Green Chile Chicken Quesadillas

Mission

4 flour tortillas

2 cups chopped or shredded cooked chicken

½ cup canned mil or hot green chile sauce

1 tsp cumin

1 can (15 oz) pinto beans, drained

2 cups shredded Monterey jack cheese (8 oz)

4 tbsp vegetable oil, divided

So I bought this thinking "jalapenos are green chiles so this is what I need" but this ended up being something red and tomatoey so don't do what I did.


In a medium bowl combine chicken, chile sauce, and cumin.

Lay tortillas on a work surface, and divide beans, chicken, and cheese between tortillas, placing all ingredients on ½ of each tortilla. 

So much stuffins!


Fold bare ½ of each tortilla over to cover fillings.

In a large nonstick skillet heat 1 tablespoon oil over medium heat. Place 1 quesadilla in skillet and cook, flipping once, until golden brown on both sides, 2-3 minutes per side. 
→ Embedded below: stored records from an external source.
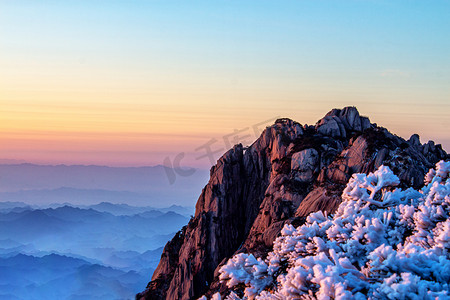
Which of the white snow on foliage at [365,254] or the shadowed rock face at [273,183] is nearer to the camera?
the white snow on foliage at [365,254]

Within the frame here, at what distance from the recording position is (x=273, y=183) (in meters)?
68.0

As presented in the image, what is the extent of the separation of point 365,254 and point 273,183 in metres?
45.7

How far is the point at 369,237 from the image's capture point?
22297 millimetres

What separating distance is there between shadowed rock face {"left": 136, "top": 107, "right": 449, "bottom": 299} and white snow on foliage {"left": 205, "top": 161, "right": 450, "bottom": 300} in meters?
29.1

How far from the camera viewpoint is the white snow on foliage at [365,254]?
16.8m

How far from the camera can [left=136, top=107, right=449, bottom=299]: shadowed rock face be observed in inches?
2328

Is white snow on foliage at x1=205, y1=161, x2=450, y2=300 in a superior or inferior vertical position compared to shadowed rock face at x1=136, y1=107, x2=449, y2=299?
superior

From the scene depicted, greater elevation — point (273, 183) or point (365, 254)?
point (365, 254)

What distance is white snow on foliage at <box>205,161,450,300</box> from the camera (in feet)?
55.1

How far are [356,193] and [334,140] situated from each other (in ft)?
139

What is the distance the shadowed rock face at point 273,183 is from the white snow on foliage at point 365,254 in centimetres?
2906

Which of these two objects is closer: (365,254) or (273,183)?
(365,254)

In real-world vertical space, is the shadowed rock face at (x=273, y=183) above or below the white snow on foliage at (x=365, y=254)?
below

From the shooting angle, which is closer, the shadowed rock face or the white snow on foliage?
the white snow on foliage
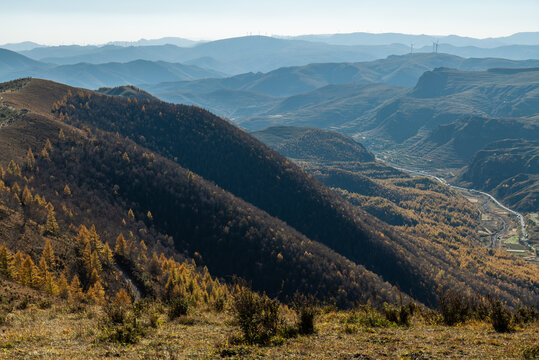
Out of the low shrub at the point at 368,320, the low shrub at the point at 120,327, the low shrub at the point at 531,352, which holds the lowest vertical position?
the low shrub at the point at 368,320

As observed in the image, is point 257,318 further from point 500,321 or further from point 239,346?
point 500,321

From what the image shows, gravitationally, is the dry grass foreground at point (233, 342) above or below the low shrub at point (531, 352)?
below

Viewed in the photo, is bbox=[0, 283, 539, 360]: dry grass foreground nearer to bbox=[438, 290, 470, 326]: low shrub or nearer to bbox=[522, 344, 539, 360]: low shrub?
bbox=[522, 344, 539, 360]: low shrub

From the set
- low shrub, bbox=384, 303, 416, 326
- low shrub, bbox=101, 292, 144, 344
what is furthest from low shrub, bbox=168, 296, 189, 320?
low shrub, bbox=384, 303, 416, 326

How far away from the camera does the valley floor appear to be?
31.6 meters

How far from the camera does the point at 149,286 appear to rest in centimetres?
8169

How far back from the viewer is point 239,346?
112ft

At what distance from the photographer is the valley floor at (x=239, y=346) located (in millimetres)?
31578

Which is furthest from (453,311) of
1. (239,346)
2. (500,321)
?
(239,346)

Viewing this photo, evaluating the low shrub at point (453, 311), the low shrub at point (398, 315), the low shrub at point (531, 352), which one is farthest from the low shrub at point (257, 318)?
the low shrub at point (531, 352)

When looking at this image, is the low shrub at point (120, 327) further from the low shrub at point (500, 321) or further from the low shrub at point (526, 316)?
the low shrub at point (526, 316)

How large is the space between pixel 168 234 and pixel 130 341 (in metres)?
111

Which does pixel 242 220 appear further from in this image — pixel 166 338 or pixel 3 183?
pixel 166 338

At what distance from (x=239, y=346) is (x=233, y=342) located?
4.07 feet
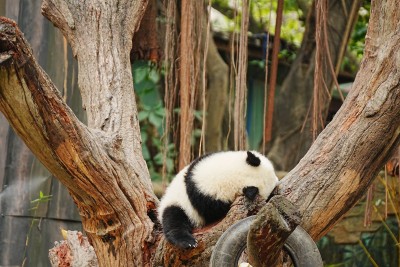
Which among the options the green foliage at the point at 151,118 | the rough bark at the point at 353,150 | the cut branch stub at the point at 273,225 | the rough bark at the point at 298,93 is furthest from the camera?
the rough bark at the point at 298,93

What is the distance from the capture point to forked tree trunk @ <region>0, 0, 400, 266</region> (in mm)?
2797

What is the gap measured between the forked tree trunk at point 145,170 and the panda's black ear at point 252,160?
6.8 inches

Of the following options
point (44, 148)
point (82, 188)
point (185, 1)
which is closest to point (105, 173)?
point (82, 188)

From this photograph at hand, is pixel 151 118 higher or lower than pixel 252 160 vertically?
lower

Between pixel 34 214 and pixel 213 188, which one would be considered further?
pixel 34 214

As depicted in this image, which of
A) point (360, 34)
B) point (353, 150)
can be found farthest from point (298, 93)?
point (353, 150)

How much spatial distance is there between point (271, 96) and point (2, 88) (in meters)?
2.34

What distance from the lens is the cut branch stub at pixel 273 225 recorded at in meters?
2.35

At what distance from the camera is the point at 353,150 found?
9.94 feet

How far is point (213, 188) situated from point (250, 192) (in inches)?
9.0

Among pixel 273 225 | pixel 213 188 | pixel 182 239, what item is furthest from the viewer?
pixel 213 188

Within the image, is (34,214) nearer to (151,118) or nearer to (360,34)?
(151,118)

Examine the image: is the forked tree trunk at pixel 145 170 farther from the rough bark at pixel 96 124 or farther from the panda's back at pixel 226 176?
the panda's back at pixel 226 176

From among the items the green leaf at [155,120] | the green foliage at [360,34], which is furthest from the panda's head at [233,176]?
the green foliage at [360,34]
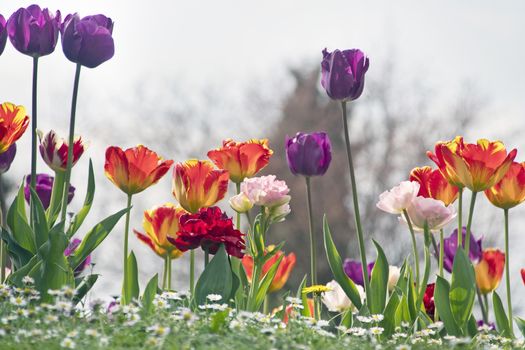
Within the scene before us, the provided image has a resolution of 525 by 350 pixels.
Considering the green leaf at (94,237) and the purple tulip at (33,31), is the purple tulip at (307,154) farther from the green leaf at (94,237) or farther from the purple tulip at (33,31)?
the purple tulip at (33,31)

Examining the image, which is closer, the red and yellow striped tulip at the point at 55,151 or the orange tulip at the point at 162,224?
Result: the red and yellow striped tulip at the point at 55,151

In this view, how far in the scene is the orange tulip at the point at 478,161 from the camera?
3.77m

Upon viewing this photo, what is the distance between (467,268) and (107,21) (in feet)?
6.06

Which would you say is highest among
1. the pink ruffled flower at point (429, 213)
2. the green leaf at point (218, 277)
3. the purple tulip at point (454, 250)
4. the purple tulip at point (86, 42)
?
the purple tulip at point (86, 42)

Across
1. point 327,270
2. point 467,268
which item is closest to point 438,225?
point 467,268

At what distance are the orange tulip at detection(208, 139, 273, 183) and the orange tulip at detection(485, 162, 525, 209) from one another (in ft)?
3.38

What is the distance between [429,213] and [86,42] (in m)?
1.59

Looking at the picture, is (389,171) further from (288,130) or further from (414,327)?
(414,327)

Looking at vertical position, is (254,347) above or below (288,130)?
below

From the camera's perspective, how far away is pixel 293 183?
19141 mm

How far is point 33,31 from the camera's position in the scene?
3.89m

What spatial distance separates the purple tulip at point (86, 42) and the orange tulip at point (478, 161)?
146 cm

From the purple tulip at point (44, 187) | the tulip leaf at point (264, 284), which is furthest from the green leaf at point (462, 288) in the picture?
the purple tulip at point (44, 187)

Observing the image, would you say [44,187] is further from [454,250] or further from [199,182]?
[454,250]
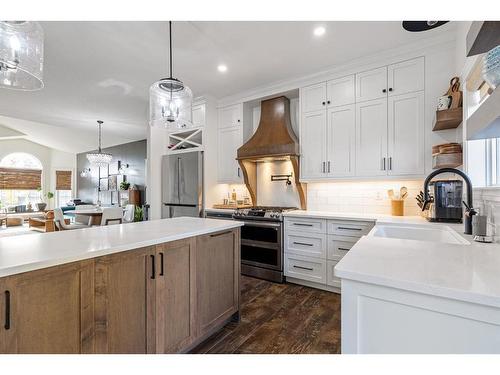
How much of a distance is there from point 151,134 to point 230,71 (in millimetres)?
2057

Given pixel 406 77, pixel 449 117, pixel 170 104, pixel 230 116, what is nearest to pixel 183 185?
pixel 230 116

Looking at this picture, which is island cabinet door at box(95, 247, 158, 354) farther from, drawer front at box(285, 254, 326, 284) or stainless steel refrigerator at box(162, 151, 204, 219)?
stainless steel refrigerator at box(162, 151, 204, 219)

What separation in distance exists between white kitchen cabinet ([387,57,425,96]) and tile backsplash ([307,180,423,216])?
1.03m

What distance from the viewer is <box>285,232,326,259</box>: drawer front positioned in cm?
291

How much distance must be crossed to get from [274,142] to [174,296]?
8.04ft

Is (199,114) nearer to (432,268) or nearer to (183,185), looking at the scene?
(183,185)

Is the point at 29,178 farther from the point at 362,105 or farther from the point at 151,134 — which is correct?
the point at 362,105

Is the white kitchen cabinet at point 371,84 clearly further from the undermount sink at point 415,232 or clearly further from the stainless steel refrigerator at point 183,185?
the stainless steel refrigerator at point 183,185

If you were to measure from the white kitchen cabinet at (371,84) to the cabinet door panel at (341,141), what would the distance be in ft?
0.58

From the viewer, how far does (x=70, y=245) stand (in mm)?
1284

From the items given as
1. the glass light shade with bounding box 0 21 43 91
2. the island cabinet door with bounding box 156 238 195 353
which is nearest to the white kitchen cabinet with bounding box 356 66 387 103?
the island cabinet door with bounding box 156 238 195 353

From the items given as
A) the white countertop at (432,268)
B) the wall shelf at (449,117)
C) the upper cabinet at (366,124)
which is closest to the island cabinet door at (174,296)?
the white countertop at (432,268)

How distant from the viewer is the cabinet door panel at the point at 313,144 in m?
3.20

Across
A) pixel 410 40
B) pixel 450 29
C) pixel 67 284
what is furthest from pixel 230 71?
pixel 67 284
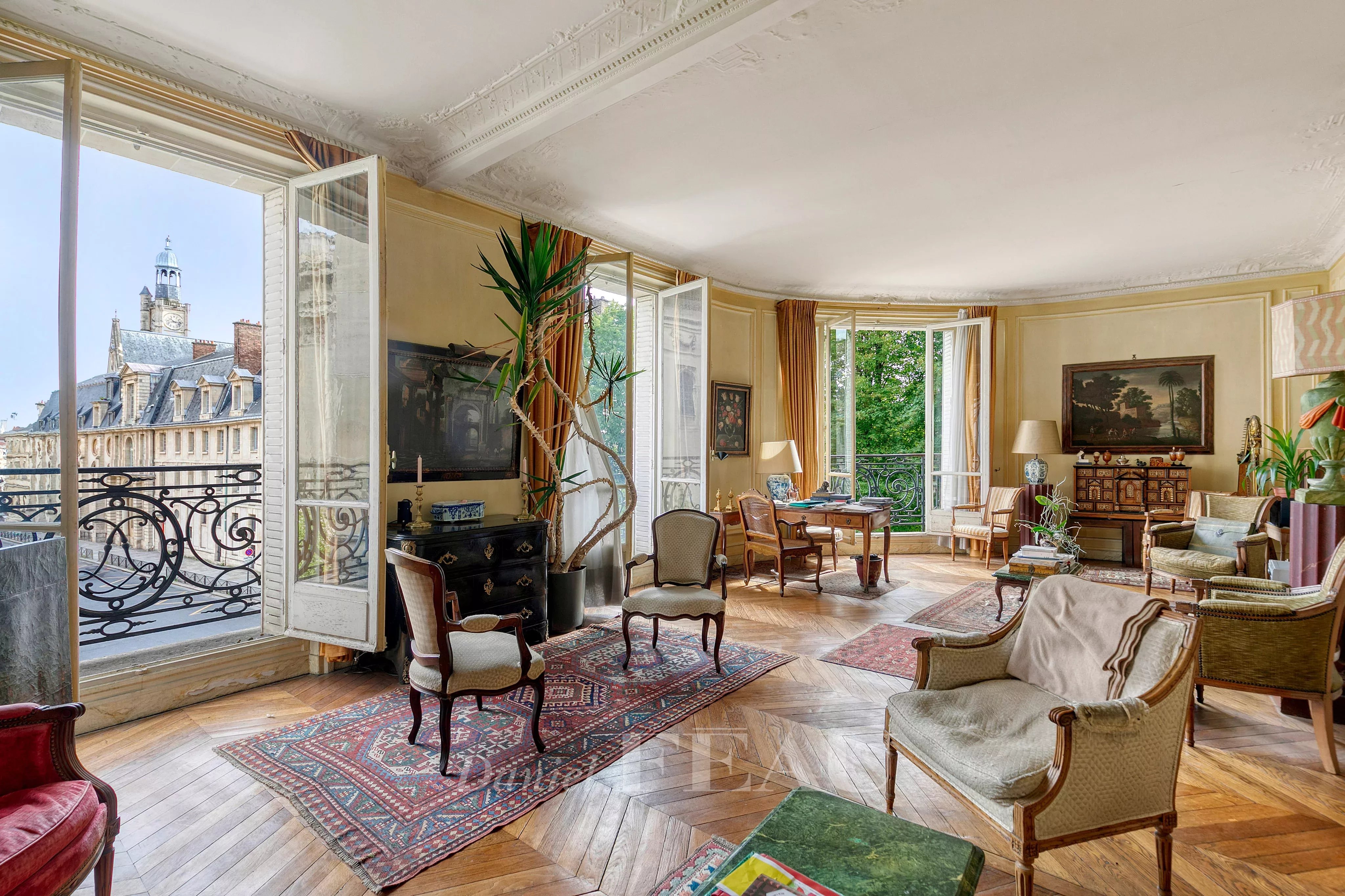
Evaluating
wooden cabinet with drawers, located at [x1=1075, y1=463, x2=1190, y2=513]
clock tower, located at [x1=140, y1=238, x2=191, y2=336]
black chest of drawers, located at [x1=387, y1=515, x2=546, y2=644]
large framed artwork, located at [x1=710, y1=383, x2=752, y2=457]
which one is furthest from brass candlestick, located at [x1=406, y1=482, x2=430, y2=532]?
clock tower, located at [x1=140, y1=238, x2=191, y2=336]

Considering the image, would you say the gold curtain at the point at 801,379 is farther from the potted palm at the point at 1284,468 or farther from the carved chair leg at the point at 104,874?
the carved chair leg at the point at 104,874

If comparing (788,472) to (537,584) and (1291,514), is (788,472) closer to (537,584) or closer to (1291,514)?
(537,584)

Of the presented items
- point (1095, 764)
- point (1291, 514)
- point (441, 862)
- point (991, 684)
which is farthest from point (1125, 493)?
point (441, 862)

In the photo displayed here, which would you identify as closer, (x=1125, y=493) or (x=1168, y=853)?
(x=1168, y=853)

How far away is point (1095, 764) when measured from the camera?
174 centimetres

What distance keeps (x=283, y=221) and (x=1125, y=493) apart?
317 inches

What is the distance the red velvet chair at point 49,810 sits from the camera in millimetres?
1404

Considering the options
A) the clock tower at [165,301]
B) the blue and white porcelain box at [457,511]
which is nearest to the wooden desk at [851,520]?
the blue and white porcelain box at [457,511]

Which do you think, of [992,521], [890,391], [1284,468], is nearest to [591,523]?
[992,521]

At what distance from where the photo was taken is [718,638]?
3723 millimetres

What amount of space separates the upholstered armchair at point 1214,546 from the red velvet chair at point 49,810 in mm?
5810

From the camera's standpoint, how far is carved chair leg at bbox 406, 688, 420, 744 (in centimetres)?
278

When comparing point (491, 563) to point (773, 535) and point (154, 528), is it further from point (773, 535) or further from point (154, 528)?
point (773, 535)

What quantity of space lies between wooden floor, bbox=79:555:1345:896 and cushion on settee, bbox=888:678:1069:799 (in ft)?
1.42
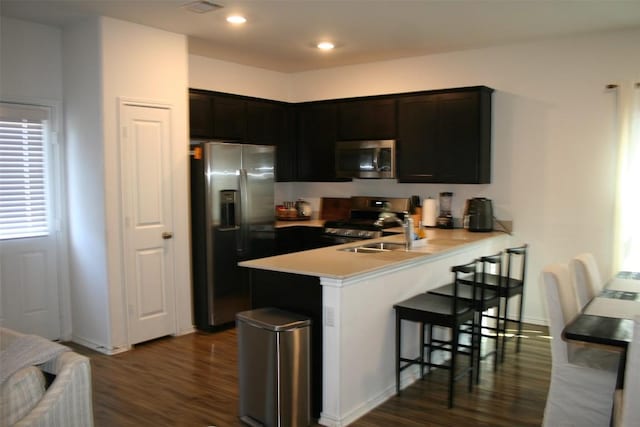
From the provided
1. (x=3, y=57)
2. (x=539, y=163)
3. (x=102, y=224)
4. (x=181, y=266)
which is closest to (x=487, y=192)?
(x=539, y=163)

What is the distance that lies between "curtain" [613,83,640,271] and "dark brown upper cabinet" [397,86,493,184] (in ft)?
3.85

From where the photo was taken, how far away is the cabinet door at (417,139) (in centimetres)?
548

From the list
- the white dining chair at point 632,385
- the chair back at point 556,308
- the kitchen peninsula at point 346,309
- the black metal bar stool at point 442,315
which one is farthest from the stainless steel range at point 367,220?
the white dining chair at point 632,385

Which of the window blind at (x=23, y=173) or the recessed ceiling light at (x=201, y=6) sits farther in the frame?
the window blind at (x=23, y=173)

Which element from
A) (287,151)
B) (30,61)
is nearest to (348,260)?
(287,151)

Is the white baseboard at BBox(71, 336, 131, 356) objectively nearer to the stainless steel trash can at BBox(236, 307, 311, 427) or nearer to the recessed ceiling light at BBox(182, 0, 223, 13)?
the stainless steel trash can at BBox(236, 307, 311, 427)

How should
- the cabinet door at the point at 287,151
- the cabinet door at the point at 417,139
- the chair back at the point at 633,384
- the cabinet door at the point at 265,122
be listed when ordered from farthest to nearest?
the cabinet door at the point at 287,151 → the cabinet door at the point at 265,122 → the cabinet door at the point at 417,139 → the chair back at the point at 633,384

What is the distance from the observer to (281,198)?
6.87 meters

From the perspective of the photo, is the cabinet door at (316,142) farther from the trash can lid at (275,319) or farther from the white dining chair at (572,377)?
the white dining chair at (572,377)

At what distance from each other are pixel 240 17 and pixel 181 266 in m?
2.22

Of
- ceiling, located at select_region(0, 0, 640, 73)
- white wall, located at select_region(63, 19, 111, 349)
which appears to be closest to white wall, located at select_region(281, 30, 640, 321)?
ceiling, located at select_region(0, 0, 640, 73)

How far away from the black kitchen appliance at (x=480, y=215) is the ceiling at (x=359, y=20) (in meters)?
1.54

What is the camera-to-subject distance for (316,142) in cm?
636

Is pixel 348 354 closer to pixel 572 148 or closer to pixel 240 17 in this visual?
pixel 240 17
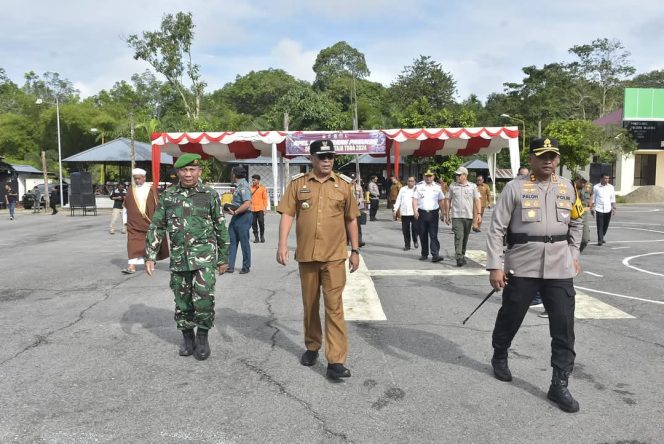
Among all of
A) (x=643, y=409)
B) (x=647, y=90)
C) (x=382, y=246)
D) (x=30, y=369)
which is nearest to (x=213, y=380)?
(x=30, y=369)

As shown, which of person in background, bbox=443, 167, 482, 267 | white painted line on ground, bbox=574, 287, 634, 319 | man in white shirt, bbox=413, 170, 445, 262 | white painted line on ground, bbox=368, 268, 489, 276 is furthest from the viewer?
man in white shirt, bbox=413, 170, 445, 262

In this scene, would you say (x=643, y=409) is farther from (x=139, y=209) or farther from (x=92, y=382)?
(x=139, y=209)

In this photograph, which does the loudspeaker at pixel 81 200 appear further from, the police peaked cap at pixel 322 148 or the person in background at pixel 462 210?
the police peaked cap at pixel 322 148

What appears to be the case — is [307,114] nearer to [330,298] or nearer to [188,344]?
[188,344]

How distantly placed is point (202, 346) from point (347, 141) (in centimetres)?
1728

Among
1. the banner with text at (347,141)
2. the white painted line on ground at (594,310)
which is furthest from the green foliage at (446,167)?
the white painted line on ground at (594,310)

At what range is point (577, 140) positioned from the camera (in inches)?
1425

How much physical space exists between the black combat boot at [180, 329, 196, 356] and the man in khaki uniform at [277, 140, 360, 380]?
3.81 ft

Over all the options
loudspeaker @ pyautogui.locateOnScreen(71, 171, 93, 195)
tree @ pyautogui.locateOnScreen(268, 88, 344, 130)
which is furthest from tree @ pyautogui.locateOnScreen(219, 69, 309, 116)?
loudspeaker @ pyautogui.locateOnScreen(71, 171, 93, 195)

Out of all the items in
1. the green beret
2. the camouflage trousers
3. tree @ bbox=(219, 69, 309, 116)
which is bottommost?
the camouflage trousers

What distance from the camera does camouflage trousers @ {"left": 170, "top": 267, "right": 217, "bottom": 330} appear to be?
15.3 ft

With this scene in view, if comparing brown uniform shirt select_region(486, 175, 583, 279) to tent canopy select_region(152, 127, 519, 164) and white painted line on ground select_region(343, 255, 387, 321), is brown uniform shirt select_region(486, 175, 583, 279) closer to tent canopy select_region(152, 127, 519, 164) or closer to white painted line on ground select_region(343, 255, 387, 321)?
white painted line on ground select_region(343, 255, 387, 321)

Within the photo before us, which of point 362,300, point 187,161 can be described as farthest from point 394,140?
point 187,161

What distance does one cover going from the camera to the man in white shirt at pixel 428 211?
10484 mm
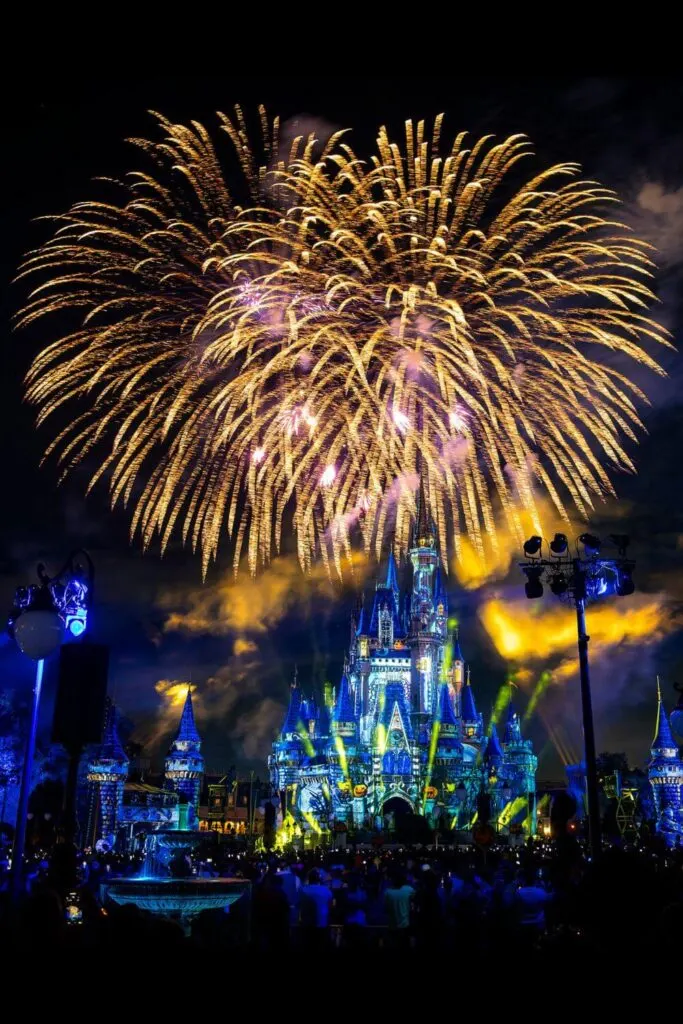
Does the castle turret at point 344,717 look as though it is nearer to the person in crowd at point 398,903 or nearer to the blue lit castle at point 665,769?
the blue lit castle at point 665,769

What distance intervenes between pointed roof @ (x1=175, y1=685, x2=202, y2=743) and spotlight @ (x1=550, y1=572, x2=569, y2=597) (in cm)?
6627

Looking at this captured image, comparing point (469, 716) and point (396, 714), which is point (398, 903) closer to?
point (396, 714)

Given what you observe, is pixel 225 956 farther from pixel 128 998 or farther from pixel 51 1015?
pixel 51 1015

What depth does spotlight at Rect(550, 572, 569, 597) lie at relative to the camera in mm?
16375

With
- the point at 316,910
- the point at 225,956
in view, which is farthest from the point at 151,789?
the point at 225,956

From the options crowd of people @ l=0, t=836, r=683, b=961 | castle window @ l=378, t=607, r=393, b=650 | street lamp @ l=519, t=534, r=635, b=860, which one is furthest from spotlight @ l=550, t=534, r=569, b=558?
castle window @ l=378, t=607, r=393, b=650

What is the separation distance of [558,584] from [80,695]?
11252mm

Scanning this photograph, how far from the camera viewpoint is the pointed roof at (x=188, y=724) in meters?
79.2

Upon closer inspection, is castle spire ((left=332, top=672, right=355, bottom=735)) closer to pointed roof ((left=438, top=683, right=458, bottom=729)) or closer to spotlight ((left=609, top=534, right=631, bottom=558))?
pointed roof ((left=438, top=683, right=458, bottom=729))

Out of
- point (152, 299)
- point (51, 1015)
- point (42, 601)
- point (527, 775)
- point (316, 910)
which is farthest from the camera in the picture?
point (527, 775)

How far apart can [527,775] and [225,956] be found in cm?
10362

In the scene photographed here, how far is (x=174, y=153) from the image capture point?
20.2m

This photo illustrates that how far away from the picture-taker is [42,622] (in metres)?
9.20

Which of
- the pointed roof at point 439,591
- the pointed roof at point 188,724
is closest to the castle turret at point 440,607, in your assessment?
the pointed roof at point 439,591
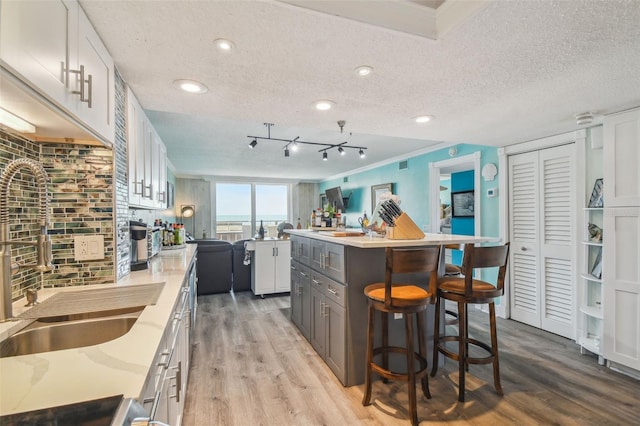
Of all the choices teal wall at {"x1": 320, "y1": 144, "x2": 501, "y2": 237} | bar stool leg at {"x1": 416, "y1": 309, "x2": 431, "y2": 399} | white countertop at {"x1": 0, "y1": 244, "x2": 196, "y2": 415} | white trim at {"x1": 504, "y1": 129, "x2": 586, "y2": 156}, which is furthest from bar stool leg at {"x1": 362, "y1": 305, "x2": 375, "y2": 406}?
white trim at {"x1": 504, "y1": 129, "x2": 586, "y2": 156}

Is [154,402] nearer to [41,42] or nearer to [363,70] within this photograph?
[41,42]

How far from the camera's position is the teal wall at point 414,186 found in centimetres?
390

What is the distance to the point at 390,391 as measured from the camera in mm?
2205

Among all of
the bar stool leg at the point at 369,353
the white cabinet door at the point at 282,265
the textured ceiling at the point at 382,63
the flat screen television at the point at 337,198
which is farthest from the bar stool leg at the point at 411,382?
the flat screen television at the point at 337,198

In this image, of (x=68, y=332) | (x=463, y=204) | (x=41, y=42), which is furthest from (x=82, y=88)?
(x=463, y=204)

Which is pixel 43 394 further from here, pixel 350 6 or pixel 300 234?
pixel 300 234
After you put the quesadilla in the pan you're going to spend some time just standing there with a turner trying to keep its guts inside of it.


Repeat with remaining oil and quesadillas. Cut quesadillas into wedges and serve warm.

Also be aware that the recipe tells you to cook them waaaay longer than you need to. This was my LEAST burned quesadilla.

My Rating: 4/5 "This was good, and I'm giving it extra points because it would have been better if I had made it with an actual green chile sauce. It's a little chubby for a quesadilla, but the flavors all work well together and it's satisfying. Just don't incinerate yours like I did mine."